AN “INLAND MARINE HIGHWAY FOR FREIGHT”
The inland waterways system includes 12,000 miles of commercially navigable channels and some 240 lock sites. These “inland highways” move commerce to and from 38 states, serve industrial and agricultural centers and facilitate imports and exports at gateway ports.
MOVING THE NATION’S COMMODITIES
Which States Move the Most? (2015 data, U.S. Waterborne Commerce statistics)
- Tonnage Moved by States
Navigation Project Profiles (2015 data, U.S. Army Corps of Engineers)
By safely and cost-effectively moving America’s cargo, barge transportation makes a vital contribution to our nation’s economy, environment and quality of life. In 2014, 604 million tons of waterborne cargo transited the inland waterways, a volume equal to roughly 14% of all intercity freight and valued at nearly $232 billion.

Exercise directions »
Continue the text on inland waterway freight, starting after its last sentence.

Supplied material »
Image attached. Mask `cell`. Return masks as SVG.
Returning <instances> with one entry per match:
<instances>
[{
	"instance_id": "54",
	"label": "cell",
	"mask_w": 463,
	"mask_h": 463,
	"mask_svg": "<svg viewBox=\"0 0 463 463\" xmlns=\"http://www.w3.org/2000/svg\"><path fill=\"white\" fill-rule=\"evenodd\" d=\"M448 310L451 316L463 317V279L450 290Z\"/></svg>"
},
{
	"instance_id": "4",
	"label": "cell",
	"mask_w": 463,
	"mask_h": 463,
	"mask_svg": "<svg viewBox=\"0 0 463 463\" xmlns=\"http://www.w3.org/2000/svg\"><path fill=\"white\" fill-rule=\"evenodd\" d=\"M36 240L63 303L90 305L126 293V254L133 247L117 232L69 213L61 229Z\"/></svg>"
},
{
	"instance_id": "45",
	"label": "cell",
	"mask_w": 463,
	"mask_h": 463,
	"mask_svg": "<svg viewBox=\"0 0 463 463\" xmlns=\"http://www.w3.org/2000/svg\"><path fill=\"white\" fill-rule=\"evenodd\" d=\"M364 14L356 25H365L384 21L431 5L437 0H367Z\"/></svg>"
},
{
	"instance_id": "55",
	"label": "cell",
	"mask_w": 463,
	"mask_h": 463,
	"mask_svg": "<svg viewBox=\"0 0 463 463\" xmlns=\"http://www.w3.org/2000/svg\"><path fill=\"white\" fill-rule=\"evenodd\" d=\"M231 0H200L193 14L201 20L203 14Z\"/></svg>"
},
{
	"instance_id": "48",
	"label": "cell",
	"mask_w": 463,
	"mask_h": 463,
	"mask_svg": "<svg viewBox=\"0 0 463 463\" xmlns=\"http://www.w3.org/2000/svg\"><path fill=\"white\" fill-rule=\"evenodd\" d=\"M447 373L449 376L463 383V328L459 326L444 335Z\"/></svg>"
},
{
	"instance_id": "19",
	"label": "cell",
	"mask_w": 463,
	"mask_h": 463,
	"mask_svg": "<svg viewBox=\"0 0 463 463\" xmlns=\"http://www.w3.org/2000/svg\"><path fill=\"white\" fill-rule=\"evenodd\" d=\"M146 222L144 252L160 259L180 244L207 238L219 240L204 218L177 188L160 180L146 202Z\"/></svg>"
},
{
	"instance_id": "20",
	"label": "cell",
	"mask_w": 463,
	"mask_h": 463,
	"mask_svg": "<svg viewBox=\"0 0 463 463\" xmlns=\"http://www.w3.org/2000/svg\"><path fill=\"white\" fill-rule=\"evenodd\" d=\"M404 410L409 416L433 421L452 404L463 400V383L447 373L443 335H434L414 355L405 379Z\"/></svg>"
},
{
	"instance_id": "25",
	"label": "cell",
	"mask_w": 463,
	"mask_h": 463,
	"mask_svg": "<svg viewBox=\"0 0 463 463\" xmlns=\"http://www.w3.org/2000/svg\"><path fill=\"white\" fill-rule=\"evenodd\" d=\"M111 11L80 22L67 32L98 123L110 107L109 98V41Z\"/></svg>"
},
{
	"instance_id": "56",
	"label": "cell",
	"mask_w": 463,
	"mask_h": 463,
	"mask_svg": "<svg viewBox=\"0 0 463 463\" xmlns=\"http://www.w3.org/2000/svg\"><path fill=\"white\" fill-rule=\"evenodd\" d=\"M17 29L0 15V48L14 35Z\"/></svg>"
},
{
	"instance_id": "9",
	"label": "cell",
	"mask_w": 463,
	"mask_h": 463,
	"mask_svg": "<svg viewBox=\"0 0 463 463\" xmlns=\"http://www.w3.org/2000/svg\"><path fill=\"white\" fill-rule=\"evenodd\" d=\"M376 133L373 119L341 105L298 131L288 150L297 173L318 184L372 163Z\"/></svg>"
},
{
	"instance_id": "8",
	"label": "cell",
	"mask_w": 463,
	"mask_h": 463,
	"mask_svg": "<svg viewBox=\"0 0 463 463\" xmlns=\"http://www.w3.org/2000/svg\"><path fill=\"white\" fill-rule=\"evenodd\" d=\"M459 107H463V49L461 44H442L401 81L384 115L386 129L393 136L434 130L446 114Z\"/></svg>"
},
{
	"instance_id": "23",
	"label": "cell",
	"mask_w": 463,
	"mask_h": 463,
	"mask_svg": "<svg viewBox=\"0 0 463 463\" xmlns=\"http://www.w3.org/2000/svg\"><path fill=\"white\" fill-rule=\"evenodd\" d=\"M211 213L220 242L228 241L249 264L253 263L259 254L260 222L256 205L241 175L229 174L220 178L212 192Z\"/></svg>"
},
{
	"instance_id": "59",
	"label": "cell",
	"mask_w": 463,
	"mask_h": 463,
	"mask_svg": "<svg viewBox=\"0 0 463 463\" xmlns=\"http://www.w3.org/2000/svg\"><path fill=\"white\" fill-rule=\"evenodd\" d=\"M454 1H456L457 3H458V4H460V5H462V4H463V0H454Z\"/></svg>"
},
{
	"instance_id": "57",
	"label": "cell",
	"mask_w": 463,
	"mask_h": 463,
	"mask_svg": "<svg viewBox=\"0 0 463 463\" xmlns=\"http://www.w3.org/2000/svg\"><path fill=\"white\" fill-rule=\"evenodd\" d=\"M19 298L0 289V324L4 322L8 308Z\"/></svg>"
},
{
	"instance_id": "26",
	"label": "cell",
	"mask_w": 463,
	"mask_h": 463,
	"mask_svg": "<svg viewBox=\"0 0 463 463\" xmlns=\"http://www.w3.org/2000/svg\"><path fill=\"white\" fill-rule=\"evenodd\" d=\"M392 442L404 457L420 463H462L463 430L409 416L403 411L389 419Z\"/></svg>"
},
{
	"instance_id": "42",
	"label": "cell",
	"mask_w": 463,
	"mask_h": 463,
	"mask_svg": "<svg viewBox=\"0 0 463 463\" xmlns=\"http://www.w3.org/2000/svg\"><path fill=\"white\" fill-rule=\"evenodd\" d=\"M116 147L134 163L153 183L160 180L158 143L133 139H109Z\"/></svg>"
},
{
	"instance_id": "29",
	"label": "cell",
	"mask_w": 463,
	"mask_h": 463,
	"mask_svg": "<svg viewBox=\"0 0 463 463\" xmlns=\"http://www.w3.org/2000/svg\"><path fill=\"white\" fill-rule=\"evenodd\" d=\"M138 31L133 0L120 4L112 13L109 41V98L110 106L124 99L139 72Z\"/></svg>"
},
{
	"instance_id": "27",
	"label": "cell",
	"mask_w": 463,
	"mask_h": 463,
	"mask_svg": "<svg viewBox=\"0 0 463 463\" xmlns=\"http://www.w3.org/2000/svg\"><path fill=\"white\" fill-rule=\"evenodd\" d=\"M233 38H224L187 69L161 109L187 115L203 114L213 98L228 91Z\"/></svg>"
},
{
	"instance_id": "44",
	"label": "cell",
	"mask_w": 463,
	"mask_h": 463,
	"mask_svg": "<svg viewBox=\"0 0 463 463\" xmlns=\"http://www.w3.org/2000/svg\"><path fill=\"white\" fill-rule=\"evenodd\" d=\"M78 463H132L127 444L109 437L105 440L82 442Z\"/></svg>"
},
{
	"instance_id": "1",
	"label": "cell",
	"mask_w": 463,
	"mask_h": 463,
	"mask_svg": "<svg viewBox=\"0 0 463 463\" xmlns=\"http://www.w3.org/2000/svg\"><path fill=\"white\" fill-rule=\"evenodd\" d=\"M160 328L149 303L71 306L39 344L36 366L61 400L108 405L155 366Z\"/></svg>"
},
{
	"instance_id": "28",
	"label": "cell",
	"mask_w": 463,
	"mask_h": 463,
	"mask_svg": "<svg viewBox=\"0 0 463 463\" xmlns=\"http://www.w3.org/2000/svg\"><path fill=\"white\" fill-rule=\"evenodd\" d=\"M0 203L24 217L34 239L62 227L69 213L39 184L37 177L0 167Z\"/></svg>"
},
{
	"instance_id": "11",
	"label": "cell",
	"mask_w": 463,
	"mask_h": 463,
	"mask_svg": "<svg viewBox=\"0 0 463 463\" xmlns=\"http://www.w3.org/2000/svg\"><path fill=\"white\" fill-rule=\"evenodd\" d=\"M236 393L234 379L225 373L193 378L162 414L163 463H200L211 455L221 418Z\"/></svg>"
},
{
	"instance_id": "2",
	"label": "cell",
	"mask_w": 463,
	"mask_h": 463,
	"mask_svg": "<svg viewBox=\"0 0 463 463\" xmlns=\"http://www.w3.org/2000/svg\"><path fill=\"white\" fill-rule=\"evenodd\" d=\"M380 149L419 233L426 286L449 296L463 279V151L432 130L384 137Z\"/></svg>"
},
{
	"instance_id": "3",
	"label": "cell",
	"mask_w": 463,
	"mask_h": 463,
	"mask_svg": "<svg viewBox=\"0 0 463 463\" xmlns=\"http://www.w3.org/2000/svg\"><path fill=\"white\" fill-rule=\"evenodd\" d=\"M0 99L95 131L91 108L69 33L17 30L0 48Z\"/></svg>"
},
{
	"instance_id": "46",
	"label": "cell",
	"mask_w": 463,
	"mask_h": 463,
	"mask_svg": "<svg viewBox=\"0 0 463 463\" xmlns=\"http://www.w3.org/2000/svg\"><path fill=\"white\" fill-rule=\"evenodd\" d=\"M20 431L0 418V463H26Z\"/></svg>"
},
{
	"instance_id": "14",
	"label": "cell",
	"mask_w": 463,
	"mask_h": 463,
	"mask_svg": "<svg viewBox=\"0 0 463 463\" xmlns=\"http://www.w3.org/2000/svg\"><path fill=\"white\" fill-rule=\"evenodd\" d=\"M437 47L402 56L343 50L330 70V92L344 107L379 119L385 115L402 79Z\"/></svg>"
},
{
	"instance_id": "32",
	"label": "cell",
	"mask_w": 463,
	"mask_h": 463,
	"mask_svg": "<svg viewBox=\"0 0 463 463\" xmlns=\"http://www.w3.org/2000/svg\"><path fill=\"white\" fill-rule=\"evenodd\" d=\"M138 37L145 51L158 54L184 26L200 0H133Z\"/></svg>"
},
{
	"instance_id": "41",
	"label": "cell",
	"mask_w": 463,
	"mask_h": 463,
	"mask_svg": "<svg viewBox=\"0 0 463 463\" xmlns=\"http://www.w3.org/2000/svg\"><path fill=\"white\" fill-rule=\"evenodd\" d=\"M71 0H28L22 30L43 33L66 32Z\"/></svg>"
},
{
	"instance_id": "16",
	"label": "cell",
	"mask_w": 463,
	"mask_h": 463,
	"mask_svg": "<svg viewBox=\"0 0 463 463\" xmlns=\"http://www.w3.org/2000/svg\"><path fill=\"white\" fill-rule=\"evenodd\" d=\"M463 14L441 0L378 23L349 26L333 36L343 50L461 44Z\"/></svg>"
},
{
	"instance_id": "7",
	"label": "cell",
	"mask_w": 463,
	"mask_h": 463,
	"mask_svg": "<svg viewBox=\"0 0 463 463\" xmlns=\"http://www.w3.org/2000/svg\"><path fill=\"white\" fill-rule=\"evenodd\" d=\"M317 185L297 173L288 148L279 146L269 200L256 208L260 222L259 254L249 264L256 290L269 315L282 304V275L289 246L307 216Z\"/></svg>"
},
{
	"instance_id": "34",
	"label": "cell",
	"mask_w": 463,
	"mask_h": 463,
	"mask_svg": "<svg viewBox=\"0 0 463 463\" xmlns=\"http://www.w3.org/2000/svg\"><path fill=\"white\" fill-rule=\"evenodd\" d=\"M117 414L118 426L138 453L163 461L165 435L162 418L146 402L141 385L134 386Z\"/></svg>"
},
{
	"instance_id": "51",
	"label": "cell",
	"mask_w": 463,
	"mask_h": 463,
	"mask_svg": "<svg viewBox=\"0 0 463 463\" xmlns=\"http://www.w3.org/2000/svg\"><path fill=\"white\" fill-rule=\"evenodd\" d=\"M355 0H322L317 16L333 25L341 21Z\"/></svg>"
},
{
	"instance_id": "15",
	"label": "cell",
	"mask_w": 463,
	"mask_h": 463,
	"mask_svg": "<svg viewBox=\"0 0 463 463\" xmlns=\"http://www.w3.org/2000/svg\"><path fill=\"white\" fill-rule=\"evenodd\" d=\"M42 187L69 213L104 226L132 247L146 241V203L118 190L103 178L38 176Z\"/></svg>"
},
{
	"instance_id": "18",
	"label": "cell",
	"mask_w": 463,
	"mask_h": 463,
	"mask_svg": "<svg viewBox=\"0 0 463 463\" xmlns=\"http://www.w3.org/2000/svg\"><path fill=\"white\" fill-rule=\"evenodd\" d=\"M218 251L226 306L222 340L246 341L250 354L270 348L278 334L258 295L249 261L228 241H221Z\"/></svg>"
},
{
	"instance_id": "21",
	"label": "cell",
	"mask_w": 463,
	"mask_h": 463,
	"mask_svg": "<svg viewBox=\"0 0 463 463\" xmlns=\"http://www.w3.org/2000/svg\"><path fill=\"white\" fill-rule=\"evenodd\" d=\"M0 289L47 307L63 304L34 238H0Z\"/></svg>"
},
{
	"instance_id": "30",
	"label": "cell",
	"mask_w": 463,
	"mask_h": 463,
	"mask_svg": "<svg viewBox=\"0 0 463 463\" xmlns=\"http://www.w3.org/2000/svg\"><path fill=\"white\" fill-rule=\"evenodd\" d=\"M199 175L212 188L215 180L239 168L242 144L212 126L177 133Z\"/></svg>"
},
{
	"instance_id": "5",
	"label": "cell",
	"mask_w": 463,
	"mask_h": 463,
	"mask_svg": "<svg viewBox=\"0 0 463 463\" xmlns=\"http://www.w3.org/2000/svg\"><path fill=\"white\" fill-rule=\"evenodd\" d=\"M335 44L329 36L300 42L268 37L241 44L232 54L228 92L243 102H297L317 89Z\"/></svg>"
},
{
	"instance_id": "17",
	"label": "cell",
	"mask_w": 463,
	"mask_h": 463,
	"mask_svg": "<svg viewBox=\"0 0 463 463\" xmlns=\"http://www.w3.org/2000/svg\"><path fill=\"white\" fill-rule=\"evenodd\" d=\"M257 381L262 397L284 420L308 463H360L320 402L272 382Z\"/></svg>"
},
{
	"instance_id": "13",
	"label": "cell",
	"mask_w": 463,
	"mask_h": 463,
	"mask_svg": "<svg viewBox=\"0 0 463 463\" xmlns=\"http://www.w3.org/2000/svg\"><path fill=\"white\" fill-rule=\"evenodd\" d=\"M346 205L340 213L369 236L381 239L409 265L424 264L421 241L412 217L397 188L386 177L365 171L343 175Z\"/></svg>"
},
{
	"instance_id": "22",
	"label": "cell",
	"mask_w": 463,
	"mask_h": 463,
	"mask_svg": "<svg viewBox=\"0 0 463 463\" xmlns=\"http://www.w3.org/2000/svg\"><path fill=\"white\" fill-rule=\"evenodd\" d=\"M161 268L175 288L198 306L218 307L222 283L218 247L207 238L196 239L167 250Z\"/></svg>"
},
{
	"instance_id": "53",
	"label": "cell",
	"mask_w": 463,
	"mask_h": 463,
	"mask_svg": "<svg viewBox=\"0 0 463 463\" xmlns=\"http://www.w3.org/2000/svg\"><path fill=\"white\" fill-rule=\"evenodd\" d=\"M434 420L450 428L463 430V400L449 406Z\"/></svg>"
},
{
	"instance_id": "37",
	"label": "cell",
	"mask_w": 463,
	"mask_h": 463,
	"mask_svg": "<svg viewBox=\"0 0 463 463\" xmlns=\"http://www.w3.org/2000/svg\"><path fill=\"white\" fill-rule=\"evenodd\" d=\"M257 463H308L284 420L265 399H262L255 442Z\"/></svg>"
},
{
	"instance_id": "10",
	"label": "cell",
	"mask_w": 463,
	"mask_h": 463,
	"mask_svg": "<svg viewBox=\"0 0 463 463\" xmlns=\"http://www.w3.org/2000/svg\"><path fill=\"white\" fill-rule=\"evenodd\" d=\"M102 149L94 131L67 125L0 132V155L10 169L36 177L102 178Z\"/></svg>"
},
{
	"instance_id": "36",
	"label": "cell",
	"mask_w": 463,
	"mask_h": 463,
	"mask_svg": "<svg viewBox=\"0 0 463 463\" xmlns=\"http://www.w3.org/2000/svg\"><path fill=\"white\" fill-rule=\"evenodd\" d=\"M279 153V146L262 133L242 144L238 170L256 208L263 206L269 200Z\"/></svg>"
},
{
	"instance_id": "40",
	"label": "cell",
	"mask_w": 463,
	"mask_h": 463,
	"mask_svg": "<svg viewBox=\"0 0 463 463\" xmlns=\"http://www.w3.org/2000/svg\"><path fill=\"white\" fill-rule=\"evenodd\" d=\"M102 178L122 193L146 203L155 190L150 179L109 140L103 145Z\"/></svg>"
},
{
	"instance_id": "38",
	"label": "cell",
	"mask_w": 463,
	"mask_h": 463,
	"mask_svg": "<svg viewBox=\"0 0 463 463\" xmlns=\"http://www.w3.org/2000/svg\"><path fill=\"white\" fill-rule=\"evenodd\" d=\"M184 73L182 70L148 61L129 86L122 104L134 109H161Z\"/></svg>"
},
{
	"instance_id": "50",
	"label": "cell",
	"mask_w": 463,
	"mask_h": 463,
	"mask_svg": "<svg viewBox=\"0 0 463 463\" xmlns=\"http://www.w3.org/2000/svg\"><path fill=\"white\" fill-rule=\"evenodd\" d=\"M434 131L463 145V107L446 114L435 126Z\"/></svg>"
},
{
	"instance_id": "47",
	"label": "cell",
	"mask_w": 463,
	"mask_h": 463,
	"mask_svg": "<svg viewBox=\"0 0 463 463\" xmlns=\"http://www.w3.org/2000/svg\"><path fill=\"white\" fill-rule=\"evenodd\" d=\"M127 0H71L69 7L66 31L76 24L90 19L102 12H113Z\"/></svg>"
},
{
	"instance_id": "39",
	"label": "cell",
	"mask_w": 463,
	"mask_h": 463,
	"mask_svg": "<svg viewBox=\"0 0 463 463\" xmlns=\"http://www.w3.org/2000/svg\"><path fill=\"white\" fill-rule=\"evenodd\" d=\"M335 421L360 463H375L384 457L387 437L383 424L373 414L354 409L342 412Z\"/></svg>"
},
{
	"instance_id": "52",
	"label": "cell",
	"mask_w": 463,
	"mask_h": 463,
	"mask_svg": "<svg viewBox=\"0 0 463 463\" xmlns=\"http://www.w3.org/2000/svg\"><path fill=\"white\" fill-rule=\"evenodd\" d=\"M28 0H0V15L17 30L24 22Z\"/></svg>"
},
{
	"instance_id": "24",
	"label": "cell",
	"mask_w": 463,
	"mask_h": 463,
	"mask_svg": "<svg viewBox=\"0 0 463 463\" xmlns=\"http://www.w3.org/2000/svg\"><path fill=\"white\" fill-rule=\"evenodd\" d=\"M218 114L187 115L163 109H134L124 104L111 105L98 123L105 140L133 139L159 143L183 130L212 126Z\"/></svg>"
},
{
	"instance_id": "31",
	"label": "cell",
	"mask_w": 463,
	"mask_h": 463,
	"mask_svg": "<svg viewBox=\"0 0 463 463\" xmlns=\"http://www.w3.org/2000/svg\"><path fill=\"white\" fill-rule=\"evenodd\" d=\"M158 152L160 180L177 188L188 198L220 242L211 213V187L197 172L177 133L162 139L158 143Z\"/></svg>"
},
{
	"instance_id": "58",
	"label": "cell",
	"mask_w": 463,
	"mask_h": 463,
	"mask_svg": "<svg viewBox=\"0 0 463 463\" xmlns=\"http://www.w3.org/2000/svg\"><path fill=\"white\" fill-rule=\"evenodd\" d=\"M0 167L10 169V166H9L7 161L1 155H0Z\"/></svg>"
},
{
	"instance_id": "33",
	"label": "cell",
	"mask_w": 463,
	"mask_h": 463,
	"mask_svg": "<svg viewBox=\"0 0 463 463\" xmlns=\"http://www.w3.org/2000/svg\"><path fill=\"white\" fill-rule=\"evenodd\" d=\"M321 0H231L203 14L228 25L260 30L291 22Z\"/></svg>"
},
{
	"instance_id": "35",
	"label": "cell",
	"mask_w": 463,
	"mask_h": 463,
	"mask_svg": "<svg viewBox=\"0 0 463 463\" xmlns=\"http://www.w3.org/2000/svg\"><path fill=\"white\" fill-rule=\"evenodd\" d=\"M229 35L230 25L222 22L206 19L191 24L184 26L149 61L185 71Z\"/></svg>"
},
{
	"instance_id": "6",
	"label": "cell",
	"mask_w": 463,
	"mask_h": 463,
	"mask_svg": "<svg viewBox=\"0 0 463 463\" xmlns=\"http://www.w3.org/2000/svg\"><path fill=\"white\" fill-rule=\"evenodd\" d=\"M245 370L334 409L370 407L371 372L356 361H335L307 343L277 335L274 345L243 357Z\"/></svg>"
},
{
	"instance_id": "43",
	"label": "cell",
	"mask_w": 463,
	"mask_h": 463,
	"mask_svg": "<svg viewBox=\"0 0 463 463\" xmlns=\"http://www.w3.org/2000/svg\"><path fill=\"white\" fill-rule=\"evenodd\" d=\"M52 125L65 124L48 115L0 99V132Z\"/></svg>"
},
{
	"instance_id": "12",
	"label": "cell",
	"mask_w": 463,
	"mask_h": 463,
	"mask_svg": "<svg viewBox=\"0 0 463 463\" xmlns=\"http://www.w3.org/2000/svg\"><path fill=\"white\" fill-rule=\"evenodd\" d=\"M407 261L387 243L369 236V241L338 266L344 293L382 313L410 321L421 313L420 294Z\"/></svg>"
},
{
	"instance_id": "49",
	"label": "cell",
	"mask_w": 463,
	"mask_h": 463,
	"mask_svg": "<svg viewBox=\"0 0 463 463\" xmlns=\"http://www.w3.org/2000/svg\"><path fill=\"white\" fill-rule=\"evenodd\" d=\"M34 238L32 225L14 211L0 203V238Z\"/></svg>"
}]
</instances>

Output of the task »
Barges are ideal for hauling bulk commodities and moving oversized or overweight equipment, including:
- Iron & Steel
- Project Cargoes
- Intermodal Containers
STRENGTHENING OUR ECONOMY
America’s economy benefits from the cost efficiencies barge transport provides over transport by truck or rail. Approximately 60% of the nation’s grain exports move by barge, helping our agricultural exports stay competitive in global markets. Barge transport also keeps our nation’s vital energy sources flowing, fueling our industrial base and keeping our high-tech economy running. In fact, more than 22% of domestic petroleum and petroleum products and 20% of the coal used in electricity generation transit our inland waterways.
America’s safe, reliable and efficient inland river transportation system is the envy of the world. With world-wide demand for waterborne commerce expected to more than double by the year 2025, our nation needs a strategic vision and must invest in the waterways infrastructure needed to maintain America’s economic competitiveness.